Ensuring business continuity when disaster strikes

27 August 2024

Within the last month, two IT catastrophes have rocked the world. On 19 July, global TV channels, transport networks and banks were knocked offline in a massive outage causing Windows computers to suddenly shut down; a Crowdstrike update was ultimately identified as the source of the error. Then on 30 July, another widespread outage affecting Microsoft 365 and Azure services was reported; this was initially blamed on a VMWare update, but later attributed to complications from a DDoS attack.

The impact on organisations was significant. OAG, a provider of digital flight information, reported that the world’s 20 largest airlines cancelled nearly 10,000 flights between 19-21 July. Digital banks and financial companies also struggled to serve their customers during the outage; Visa received more than 64,000 user reports on 19 July compared to its typical daily average of just 1,500. The NHS’ healthcare platform EMIS was adversely affected, leaving many GPs unable to make appointments, prescriptions, or receive test results.

The outage showcased just how vulnerable today’s networks are to software glitches and updates.

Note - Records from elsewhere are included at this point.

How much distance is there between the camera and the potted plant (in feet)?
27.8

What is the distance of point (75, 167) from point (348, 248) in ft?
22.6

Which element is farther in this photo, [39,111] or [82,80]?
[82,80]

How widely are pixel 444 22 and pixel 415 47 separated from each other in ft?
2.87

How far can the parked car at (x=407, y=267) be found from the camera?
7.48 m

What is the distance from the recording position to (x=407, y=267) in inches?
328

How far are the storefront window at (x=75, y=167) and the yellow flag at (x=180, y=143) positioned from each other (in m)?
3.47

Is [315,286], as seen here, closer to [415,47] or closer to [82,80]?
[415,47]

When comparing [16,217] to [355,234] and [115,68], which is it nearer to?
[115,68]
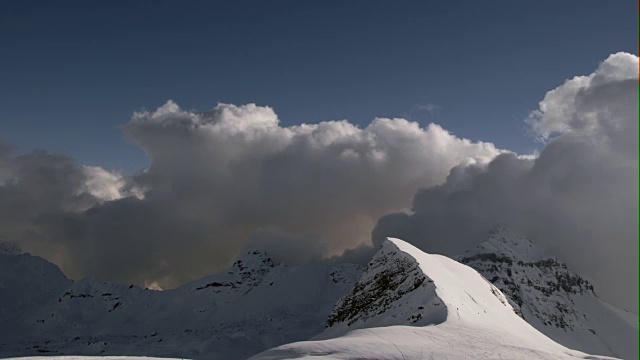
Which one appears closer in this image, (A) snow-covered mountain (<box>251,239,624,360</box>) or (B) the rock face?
(A) snow-covered mountain (<box>251,239,624,360</box>)

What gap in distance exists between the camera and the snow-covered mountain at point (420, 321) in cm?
2875

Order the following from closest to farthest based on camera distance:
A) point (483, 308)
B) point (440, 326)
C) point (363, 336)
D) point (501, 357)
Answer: point (501, 357) → point (363, 336) → point (440, 326) → point (483, 308)

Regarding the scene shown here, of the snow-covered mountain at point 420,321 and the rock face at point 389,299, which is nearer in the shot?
Answer: the snow-covered mountain at point 420,321

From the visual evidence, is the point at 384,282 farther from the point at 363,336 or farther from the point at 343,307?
the point at 363,336

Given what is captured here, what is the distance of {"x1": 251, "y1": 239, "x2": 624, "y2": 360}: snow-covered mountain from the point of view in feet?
94.3

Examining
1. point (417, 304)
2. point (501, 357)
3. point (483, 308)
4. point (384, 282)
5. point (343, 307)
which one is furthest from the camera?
point (343, 307)

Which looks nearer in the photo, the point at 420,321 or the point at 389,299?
the point at 420,321

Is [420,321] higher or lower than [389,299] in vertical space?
lower

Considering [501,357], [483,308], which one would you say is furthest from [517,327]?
[501,357]

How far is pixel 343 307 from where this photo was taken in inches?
2884

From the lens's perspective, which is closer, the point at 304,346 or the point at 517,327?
the point at 304,346

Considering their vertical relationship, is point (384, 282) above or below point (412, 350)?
above

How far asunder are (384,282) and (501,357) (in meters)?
36.9

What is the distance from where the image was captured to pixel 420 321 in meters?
47.0
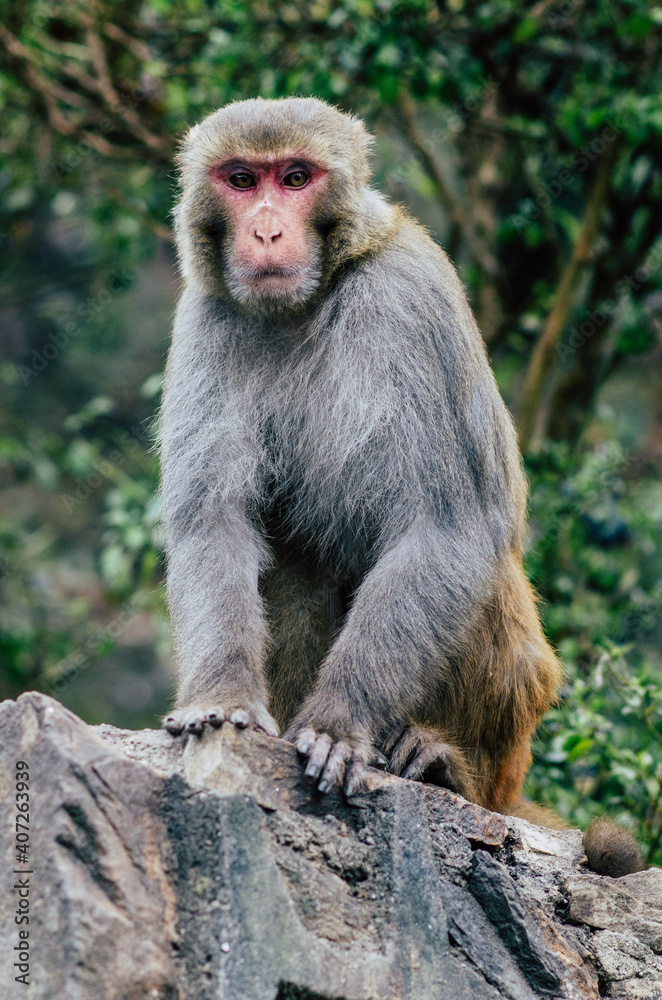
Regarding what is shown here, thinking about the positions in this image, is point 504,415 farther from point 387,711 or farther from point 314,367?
point 387,711

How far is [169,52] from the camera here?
753cm

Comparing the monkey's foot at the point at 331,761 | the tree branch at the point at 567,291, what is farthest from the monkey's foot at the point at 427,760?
the tree branch at the point at 567,291

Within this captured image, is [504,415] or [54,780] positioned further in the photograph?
[504,415]

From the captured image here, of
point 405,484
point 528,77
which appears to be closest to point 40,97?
point 528,77

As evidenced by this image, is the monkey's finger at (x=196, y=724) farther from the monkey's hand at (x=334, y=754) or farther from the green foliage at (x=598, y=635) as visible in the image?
the green foliage at (x=598, y=635)

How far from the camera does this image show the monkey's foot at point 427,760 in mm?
3648

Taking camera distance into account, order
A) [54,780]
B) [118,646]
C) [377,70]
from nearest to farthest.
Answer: [54,780]
[377,70]
[118,646]

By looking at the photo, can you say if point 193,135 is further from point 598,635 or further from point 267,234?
point 598,635

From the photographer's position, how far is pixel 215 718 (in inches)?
127

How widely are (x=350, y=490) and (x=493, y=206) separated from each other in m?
5.19

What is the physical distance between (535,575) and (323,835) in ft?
12.3

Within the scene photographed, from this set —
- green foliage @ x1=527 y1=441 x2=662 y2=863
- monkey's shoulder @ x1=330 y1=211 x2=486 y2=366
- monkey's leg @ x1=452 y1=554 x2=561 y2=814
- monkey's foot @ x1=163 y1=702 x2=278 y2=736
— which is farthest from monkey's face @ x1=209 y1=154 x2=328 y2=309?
green foliage @ x1=527 y1=441 x2=662 y2=863

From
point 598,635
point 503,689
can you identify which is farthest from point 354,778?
point 598,635

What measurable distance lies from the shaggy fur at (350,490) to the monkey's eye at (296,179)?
3.3 inches
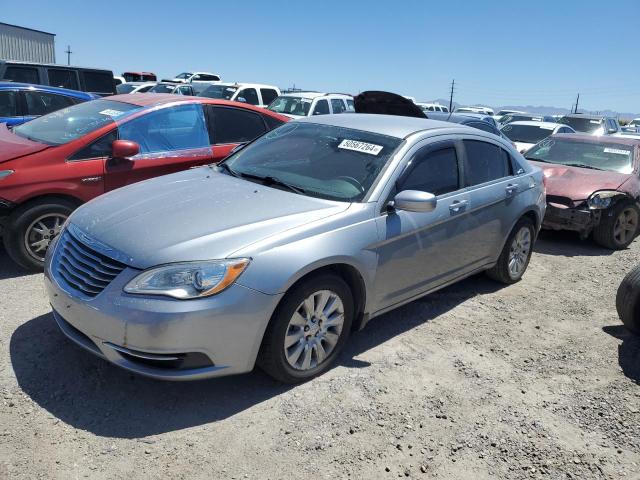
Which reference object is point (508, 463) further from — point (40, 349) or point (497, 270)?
point (40, 349)

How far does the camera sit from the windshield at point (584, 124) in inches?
679

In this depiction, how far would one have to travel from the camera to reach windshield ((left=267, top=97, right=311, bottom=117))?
14102 mm

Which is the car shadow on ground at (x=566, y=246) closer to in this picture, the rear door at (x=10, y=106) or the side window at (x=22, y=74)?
the rear door at (x=10, y=106)

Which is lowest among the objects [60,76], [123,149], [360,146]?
[123,149]

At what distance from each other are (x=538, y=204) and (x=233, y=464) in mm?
4003

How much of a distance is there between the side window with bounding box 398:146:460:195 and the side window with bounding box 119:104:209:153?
8.91 feet

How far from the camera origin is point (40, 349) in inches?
137

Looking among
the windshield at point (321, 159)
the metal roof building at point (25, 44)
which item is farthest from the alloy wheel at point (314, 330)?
the metal roof building at point (25, 44)

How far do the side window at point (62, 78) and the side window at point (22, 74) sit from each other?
295mm

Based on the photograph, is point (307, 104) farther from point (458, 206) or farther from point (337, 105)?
A: point (458, 206)

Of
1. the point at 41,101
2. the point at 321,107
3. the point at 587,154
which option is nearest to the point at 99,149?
the point at 41,101

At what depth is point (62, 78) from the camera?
1273cm

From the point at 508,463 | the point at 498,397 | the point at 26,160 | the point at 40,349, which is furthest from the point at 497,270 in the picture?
the point at 26,160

“The CrowdStrike situation is a reminder that delivering software quality at scale is incredibly difficult,” reports Greg Notch, chief information security officer at Expel. “While it’s easy to pile on the criticism, the security industry and its customers should take this opportunity to reflect on our own practices and review our threat models to ensure that when things like this happen in the future – and they will – we have prevention and resilience strategies in place to mitigate the impact.”

Jack Porter, public sector specialist at Logpoint, warns of the risk associated with relying on single providers and complex cyber ecosystems: “long term, this has the potential to see such software dependencies regarded as an additional risk. Large cybersecurity vendors may now be included with the likes of digital service providers such as AWS, Microsoft and Google services as key suppliers by insurance companies as this has illustrated the devasting impact a security software failure can have.”

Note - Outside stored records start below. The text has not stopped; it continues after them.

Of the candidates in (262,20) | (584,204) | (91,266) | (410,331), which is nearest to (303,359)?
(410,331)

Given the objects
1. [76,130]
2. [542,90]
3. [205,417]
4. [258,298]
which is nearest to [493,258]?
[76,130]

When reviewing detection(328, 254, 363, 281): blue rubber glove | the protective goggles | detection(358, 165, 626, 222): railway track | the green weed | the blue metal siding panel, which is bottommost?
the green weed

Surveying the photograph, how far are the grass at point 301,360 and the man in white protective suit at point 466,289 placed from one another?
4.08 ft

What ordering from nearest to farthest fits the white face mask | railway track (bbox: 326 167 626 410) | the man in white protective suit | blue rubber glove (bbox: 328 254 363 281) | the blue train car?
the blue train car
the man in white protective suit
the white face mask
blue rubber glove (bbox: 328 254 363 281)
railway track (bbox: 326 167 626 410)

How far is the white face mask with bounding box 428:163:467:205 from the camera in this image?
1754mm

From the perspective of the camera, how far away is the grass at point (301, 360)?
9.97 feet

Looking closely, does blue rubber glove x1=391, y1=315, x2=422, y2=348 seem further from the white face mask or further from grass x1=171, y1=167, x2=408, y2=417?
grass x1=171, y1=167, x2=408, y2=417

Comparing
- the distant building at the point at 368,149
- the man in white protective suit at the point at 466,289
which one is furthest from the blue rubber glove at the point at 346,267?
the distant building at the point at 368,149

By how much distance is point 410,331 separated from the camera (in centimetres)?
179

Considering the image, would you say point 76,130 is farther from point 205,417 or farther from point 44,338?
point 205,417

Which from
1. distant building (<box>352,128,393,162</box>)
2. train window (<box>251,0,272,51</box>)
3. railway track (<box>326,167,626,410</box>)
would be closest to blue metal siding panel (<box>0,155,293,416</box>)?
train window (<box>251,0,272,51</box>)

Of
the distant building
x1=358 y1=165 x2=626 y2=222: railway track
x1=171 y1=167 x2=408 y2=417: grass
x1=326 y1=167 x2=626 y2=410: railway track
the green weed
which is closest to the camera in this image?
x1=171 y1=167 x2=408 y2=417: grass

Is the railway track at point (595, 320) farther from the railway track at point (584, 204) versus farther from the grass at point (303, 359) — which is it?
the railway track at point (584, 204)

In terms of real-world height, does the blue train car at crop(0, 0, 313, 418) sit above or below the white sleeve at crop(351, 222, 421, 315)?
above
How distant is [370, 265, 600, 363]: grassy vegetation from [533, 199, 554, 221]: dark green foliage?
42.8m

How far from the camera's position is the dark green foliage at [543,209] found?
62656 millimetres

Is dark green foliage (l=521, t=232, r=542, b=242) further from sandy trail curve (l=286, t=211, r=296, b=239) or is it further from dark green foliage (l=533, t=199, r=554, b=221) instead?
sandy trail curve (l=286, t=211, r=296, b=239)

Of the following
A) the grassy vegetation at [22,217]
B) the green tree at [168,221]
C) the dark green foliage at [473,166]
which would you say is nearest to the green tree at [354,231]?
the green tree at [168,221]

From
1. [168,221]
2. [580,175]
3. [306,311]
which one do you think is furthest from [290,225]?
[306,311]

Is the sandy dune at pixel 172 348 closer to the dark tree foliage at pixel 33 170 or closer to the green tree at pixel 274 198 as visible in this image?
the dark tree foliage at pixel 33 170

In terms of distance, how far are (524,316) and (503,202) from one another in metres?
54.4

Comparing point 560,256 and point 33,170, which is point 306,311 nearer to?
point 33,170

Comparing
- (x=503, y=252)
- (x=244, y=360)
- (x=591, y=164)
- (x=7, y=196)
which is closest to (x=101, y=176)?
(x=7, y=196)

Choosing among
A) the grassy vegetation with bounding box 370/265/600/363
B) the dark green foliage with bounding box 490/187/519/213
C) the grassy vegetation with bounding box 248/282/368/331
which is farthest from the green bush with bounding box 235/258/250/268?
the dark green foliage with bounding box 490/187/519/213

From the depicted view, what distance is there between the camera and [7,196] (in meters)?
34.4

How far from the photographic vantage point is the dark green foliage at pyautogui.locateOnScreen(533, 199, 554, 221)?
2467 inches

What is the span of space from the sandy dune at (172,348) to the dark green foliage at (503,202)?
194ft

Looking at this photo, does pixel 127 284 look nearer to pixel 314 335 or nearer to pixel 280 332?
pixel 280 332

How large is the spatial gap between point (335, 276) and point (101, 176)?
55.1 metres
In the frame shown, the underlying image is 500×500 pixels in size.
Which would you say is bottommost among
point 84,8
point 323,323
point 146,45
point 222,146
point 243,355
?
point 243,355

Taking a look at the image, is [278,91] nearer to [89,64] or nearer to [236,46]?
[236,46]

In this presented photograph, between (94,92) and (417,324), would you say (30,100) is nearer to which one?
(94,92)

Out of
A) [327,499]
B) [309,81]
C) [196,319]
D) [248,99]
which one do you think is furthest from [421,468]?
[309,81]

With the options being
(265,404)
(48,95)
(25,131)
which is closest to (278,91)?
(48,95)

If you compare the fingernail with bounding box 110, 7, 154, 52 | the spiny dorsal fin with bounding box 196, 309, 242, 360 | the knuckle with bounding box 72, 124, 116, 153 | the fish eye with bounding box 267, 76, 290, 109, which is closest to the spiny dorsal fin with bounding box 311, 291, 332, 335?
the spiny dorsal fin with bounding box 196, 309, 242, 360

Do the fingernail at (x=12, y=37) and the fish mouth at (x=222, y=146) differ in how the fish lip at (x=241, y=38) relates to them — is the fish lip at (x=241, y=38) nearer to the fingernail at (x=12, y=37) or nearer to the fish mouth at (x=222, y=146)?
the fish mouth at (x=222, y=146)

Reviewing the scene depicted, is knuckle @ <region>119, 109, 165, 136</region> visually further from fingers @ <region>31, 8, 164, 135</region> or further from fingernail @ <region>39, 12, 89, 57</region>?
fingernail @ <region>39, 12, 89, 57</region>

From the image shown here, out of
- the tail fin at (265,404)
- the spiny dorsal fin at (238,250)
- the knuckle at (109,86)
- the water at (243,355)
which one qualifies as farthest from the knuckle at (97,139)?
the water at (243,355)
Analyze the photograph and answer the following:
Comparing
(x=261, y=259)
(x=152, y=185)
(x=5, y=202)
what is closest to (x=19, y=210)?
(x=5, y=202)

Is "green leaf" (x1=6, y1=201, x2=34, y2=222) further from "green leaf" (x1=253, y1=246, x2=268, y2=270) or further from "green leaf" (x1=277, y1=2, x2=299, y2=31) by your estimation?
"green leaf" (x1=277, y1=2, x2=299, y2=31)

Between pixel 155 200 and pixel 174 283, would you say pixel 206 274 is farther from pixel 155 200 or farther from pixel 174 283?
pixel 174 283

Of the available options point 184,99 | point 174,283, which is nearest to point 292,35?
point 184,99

Ultimately, this demonstrates the need for more robust and resilient solutions, so that issues can be resolved quickly without causing such widespread chaos.
“Preparedness is key - every IT and security vendor must have a robust system in place across its software development lifecycle to test upgrades before they are rolled out to ensure that there are no flaws within the updates,” asserts Mark Jow, security evangelist, Gigamon.

According to Notch, one way for companies to help themselves avoid these situations is to diversify their security technologies: “adopting best-of-breed solutions for each organisation’s specific needs and ensuring they integrate with each other is a huge first step in achieving that diversity and avoiding unnecessary risk. And if a company already has a comprehensive security platform in place, it would be in its security team’s best interest to look at ways of reinforcing redundancy plans for when a software issue impacts their security capabilities. Resilience is a critical outcome security teams should be delivering and testing.”

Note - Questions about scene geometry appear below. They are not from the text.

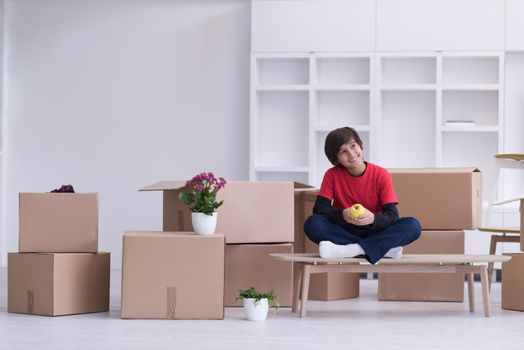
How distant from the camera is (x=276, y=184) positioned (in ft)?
14.4

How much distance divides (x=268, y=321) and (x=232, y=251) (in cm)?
63

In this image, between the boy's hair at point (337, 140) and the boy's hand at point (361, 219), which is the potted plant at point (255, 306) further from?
the boy's hair at point (337, 140)

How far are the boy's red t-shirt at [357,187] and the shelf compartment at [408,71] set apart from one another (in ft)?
9.02

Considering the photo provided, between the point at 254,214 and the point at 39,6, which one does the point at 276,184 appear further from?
the point at 39,6

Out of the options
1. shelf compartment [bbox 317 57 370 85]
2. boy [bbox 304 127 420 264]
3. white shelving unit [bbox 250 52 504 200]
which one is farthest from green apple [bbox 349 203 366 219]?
shelf compartment [bbox 317 57 370 85]

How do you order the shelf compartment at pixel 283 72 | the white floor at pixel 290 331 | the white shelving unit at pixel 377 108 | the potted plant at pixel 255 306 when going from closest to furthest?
the white floor at pixel 290 331 → the potted plant at pixel 255 306 → the white shelving unit at pixel 377 108 → the shelf compartment at pixel 283 72

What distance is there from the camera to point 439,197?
15.6ft

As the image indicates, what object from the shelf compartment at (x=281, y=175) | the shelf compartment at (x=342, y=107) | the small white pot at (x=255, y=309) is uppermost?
the shelf compartment at (x=342, y=107)

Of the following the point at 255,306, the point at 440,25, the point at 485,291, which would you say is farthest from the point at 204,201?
the point at 440,25

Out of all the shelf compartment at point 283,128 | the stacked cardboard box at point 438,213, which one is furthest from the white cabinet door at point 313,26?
the stacked cardboard box at point 438,213

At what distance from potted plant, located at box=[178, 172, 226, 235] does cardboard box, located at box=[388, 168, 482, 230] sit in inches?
42.5

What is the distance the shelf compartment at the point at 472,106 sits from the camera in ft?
22.4

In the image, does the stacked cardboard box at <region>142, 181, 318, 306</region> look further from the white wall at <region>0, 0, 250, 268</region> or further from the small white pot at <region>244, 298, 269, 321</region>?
the white wall at <region>0, 0, 250, 268</region>

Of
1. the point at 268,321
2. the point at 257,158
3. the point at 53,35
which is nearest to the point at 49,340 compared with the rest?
the point at 268,321
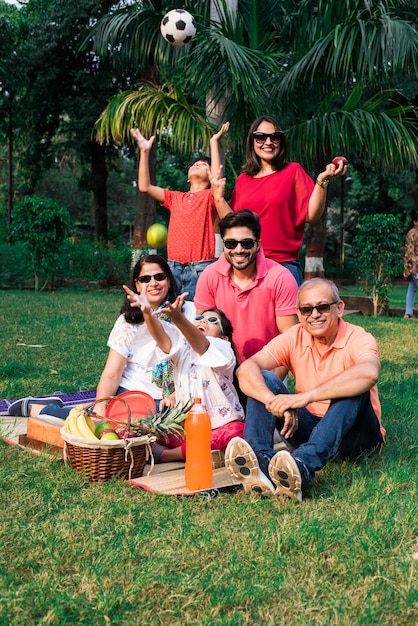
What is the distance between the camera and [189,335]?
358 centimetres

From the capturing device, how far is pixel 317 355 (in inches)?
148

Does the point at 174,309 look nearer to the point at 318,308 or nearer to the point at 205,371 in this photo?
the point at 205,371

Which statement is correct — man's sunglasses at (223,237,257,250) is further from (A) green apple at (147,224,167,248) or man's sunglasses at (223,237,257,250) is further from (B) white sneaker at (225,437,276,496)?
(A) green apple at (147,224,167,248)

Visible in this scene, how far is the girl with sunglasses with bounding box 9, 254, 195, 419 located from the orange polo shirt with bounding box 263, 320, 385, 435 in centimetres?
79

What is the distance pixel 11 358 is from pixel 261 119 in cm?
411

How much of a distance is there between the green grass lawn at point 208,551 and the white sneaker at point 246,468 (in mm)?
83

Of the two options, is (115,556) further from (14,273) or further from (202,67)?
(14,273)

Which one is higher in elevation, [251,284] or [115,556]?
[251,284]

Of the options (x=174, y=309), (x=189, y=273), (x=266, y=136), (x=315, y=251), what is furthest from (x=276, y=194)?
(x=315, y=251)

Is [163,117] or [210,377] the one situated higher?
[163,117]

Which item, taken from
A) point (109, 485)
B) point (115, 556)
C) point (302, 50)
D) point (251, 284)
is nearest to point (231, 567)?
point (115, 556)

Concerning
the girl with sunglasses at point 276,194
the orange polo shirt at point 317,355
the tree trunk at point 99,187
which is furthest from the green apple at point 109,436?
the tree trunk at point 99,187

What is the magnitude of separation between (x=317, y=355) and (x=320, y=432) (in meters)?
0.50

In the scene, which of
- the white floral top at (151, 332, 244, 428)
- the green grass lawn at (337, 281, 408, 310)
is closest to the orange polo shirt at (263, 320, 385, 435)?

“Service Disruption Management (SDM) has emerged as a crucial tool for addressing these challenges, and these internal systems can be enhanced by integrating them with crowdsourced service disruption management (CSDM) solutions that can assess the scale of an outage and provide real-time information to affected users,” adds Mark Giles, lead industry analyst, Ookla. “By integrating CSDM with existing network management systems, service providers can gain a more comprehensive view of their performance and take swift action to mitigate the impact of service disruptions on end users. Identifying priority areas allows for a more coordinated response, minimising impact and protecting the company’s reputation.”